The required lines are those that contain "width"; pull them out of the data and copy them.

======== SOURCE RECORDS ========

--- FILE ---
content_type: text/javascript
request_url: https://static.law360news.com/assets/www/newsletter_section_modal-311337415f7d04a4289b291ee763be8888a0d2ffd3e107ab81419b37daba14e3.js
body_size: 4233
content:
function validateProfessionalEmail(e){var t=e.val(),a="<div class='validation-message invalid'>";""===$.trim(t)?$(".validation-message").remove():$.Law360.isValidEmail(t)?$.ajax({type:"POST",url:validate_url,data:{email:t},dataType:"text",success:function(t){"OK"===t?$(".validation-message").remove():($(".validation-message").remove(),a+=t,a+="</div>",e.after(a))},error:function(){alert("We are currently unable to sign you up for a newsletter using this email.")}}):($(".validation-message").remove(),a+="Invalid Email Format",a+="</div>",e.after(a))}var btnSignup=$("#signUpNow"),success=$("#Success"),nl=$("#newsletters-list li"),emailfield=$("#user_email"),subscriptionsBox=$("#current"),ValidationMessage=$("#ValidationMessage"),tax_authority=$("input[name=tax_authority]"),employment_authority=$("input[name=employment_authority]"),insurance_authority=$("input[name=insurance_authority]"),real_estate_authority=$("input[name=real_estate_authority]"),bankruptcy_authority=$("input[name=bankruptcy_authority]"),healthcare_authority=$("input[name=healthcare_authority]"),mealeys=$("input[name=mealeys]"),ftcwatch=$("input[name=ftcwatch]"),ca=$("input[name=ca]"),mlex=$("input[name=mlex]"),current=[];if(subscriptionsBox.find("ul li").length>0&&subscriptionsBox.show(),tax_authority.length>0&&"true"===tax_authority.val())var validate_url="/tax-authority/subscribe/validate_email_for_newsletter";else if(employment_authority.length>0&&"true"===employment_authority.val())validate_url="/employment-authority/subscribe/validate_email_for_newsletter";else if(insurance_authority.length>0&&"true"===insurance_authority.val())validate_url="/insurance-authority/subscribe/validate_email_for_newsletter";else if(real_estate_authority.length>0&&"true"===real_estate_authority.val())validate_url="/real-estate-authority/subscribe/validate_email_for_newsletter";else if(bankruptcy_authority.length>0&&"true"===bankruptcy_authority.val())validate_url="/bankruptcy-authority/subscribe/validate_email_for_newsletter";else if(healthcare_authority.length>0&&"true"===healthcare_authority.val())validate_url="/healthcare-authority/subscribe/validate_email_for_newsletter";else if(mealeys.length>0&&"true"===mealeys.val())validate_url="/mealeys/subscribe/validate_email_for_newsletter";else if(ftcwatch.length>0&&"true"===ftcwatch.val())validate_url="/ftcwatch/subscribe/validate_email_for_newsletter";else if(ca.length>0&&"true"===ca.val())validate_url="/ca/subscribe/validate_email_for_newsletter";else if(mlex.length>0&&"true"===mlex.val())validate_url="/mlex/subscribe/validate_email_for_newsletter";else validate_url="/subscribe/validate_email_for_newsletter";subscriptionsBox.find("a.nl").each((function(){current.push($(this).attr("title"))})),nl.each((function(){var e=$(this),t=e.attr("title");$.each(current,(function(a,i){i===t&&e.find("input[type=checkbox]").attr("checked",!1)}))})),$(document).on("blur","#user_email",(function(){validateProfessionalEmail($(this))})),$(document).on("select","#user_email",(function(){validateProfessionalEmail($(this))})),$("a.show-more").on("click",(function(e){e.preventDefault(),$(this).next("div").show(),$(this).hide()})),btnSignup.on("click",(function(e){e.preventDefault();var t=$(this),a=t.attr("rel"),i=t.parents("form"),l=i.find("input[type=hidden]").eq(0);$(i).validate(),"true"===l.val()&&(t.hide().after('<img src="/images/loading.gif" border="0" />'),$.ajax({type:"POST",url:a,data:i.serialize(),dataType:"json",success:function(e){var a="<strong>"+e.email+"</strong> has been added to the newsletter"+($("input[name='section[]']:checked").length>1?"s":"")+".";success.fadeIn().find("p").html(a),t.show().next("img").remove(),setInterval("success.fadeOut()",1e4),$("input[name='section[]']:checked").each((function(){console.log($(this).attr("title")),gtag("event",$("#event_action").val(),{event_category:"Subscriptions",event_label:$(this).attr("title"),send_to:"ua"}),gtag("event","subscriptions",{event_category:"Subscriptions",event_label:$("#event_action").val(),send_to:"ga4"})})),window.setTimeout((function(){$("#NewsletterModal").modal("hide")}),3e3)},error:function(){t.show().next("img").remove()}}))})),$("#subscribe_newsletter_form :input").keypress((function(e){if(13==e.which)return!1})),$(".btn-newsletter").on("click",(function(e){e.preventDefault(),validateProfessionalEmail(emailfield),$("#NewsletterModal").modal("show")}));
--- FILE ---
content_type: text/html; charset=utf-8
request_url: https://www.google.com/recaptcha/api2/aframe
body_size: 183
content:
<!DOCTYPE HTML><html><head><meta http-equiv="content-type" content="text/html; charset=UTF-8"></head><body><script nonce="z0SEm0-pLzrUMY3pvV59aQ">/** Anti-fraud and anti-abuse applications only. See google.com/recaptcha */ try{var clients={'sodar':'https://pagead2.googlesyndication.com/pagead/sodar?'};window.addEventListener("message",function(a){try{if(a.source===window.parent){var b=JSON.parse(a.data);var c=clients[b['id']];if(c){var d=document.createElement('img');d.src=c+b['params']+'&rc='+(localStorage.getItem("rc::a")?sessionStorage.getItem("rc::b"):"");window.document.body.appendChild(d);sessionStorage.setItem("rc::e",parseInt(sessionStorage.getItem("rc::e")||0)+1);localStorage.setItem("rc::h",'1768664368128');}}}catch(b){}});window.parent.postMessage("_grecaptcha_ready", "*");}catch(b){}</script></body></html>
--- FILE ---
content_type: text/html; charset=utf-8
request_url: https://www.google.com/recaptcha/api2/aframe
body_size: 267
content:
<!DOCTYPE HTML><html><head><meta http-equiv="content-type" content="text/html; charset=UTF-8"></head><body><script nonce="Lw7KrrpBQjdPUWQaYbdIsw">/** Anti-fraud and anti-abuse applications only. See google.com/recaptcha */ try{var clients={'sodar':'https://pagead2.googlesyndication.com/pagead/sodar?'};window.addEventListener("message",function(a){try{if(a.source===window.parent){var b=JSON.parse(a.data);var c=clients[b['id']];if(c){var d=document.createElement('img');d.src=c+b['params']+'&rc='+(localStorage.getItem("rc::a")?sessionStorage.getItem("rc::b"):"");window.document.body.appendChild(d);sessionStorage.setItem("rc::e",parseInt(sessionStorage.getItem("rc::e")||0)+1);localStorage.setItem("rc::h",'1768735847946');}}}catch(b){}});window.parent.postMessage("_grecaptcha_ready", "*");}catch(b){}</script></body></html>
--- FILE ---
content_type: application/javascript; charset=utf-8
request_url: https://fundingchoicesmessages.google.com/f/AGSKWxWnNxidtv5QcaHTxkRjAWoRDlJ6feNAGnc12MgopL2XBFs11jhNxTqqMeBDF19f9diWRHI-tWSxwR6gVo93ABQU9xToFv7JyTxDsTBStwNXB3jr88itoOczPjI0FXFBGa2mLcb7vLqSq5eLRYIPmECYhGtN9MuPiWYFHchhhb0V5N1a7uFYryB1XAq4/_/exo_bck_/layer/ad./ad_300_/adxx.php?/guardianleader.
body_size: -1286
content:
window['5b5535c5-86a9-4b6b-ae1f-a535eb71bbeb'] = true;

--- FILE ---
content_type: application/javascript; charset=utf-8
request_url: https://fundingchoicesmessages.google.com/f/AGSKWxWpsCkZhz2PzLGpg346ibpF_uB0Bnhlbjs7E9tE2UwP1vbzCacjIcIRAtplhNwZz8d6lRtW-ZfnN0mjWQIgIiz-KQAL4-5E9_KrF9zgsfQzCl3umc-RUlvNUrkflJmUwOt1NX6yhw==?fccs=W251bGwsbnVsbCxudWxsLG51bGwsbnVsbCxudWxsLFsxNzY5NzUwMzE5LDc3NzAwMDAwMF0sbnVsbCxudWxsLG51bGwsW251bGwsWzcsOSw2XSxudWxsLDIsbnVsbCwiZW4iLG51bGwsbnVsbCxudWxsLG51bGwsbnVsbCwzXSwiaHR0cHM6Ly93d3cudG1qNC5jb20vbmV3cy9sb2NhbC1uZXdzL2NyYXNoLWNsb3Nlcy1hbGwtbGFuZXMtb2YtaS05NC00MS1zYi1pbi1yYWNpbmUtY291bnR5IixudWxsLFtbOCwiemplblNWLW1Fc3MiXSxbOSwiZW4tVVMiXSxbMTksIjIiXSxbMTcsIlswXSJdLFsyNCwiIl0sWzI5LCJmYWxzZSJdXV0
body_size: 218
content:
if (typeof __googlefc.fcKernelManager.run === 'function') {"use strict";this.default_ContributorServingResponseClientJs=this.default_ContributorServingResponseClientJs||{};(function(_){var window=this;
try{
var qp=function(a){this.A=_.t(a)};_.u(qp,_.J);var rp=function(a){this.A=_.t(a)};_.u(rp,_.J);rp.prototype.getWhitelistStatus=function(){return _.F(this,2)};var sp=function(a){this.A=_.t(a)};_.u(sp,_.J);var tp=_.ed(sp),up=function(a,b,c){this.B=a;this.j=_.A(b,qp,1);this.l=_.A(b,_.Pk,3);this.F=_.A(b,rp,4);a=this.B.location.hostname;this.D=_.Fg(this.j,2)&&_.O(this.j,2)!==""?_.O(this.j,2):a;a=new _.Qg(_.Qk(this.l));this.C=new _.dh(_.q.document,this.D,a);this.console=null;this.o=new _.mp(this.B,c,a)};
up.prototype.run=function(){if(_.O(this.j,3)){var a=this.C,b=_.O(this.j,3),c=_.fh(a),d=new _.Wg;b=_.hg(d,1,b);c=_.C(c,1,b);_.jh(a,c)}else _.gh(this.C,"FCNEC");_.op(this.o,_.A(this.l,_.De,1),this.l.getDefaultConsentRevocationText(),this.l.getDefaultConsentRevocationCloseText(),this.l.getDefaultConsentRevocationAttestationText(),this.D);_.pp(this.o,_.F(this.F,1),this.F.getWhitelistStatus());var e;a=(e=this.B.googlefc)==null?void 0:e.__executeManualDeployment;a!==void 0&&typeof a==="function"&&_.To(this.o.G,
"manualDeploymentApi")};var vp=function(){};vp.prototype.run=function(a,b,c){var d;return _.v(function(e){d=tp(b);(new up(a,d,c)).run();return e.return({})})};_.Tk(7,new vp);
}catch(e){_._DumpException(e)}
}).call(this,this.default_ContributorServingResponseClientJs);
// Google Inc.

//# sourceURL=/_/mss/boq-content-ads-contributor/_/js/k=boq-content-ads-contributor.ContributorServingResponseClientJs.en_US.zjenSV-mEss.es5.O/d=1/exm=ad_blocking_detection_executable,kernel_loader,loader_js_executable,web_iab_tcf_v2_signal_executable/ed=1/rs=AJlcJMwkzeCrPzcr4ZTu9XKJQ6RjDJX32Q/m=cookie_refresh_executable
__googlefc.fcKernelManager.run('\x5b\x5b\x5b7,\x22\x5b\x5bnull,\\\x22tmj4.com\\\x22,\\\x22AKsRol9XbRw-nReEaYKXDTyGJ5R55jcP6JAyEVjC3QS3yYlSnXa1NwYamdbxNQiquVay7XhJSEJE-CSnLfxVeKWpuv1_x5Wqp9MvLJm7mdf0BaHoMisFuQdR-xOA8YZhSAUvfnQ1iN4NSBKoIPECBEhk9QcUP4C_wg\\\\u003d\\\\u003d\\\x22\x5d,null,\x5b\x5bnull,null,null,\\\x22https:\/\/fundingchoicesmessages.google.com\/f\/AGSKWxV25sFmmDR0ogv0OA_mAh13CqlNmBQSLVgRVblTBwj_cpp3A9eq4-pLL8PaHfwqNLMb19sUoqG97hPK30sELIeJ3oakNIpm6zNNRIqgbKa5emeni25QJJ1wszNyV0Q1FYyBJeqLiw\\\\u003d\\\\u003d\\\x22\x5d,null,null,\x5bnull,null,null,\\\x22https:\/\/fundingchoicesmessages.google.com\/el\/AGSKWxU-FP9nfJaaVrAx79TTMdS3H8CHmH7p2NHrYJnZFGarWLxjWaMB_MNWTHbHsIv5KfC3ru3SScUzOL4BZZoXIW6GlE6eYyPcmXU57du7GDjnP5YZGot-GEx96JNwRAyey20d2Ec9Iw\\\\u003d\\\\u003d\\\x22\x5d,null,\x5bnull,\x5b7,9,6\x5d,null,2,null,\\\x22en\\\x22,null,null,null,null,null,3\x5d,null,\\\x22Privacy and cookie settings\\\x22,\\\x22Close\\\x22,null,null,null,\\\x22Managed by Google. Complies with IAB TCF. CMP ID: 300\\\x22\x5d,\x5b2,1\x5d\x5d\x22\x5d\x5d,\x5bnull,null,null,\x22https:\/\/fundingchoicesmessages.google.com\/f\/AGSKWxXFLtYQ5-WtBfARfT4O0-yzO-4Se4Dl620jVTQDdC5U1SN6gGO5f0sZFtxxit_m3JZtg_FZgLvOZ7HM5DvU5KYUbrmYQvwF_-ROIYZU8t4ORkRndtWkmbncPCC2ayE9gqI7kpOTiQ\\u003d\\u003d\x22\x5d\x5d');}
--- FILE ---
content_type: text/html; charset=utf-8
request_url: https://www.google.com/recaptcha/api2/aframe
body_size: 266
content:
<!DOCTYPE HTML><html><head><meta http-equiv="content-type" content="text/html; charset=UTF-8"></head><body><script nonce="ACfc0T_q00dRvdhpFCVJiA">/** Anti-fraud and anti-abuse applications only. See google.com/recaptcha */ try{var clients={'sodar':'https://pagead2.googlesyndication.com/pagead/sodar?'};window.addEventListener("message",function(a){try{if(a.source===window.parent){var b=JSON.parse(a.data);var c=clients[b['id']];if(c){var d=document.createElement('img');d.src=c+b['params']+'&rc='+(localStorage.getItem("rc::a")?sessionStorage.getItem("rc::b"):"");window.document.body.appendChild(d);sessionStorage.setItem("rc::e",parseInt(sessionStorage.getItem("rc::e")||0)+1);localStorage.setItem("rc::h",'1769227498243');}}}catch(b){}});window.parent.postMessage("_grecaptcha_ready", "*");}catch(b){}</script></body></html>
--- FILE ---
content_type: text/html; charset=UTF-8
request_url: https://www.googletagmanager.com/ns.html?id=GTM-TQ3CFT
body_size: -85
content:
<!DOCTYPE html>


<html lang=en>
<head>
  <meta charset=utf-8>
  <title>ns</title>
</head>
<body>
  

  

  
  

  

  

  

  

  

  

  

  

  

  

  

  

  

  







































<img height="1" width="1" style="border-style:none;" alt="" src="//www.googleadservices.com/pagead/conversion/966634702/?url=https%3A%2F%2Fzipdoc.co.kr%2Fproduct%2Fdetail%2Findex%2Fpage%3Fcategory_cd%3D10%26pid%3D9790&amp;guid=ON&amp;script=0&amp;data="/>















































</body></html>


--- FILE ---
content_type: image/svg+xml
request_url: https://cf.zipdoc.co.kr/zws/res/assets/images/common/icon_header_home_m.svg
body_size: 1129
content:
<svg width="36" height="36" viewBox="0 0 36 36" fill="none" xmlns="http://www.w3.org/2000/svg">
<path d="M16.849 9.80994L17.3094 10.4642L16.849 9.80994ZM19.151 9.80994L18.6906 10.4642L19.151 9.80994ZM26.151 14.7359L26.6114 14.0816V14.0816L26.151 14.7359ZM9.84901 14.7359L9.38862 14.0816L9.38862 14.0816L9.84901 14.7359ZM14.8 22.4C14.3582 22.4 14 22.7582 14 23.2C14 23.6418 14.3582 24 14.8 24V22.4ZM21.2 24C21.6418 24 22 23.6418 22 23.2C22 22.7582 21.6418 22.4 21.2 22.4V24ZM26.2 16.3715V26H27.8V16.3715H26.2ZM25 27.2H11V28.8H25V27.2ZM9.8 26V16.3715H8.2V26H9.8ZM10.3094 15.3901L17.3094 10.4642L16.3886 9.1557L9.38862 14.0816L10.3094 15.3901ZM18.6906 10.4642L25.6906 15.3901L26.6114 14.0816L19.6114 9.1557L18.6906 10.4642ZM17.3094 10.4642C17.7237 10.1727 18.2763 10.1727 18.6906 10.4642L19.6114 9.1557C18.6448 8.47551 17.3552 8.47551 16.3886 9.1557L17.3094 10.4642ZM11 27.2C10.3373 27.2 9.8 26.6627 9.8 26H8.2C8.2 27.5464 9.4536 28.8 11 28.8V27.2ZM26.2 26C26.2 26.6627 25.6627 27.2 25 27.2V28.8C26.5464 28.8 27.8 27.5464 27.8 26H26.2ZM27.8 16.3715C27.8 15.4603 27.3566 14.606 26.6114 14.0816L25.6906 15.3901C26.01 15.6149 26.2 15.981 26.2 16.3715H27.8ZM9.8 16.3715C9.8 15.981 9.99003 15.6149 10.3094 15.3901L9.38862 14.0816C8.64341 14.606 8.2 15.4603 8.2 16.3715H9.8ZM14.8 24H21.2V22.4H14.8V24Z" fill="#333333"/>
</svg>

========

## RESULT BELOW:
<img height="1" width="1" style="border-style:none;" alt="" src="//www.googleadservices.com/pagead/conversion/966634702/?url=https%3A%2F%2Fzipdoc.co.kr%2Fproduct%2Fdetail%2Findex%2Fpage%3Fcategory_cd%3D10%26pid%3D9790&amp;guid=ON&amp;script=0&amp;data="/>
<svg width="36" height="36" viewBox="0 0 36 36" fill="none" xmlns="http://www.w3.org/2000/svg">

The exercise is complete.